Question without notice: Taxi licences & Ubers

Tuesday 21 September 2021


Ms ARMITAGE question to LEADER of the GOVERNMENT in the LEGISLATIVE COUNCIL, Mrs HISCUTT


Regarding the allocation and management of taxi licences in the state:


(1) Does the Government acknowledge there are marked differences between the regulatory requirements on rideshare operators (for example Uber) compared to taxis licensed in Tasmania?


(2) Can the Leader please advise the rationale behind the 24 taxi areas in this state?


(3) Would the Government consider amalgamating the 24 taxi areas into, for example, a south, north and north‑west scheme to minimise confusion and assist taxi drivers to operate?


(4) To put taxis and rideshare operators on a more even playing field, would the Government consider requiring rideshare operators to operate with similar limitations to taxi drivers, such as confinement to certain areas and other similar regulatory matters?


ANSWER


Mr President, I thank the member for her question.


(1) In October 2021, the Tasmanian Parliament passed the On-Demand Passenger Transport Services (Miscellaneous Amendments) Act 2020. The act, when fully implemented, provides consumers with choice and levels the playing field between rideshare such as Uber and taxi operators regarding regulatory requirements.


The act provides a modern equitable framework that enables the safe, competitive and accessible operation of the on‑demand passenger transport industry, including taxis and rideshare operators. It enables the streamlining of regulatory arrangements and will see administrative costs that have historically only been associated with the taxi and hire vehicle industry shared across all operators.


(2) Separate taxi areas were established following the conversion of former cab licences to perpetual taxi licences in the 1990s, largely reflecting the operating area specified in those former licences. A small number of the former cab areas were amalgamated, resulting in the current 24 taxi areas.

The establishment of taxi areas was designed to ensure taxis were available in smaller regions, avoiding the situation where taxis would gravitate to areas of greater demand and licence purchase prices were established in consideration of that demand. Area restrictions are a relevant concern where there are limits on the issue of licences.


(3) and (4)


Some taxi operators suggest changed or amalgamated taxi areas; however, owner-operator taxi licences are valued differently in different taxi areas.

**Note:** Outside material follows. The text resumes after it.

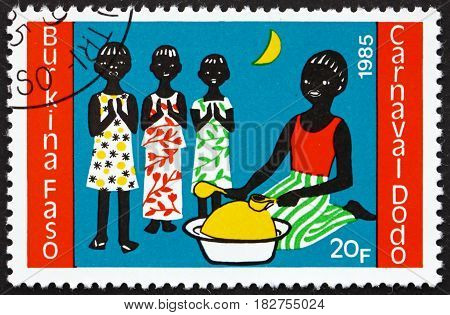 BURKINA FASO - CIRCA 1986: a stamp printed in Burkina Faso shows Three Children and Drummer Dodo Carnival circa 1986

A Launceston owner-operator who, for example, has paid $35 000 for their licence, would argue against opening their area to an operator from a different zone such as Perth, who has paid $12 500 for their licence.


Three rounds of extensive consultation spanning 2016 to 2020 found, as a whole, the taxi industry overwhelmingly supported the retention of the existing taxi areas. The Government continues to be open to consolidating and amalgamating taxi areas and reducing regulatory burden. However, this will not occur without broad support from the taxi industry.


In the beginning of question (1), I said in October 2021 and it should be October 2020.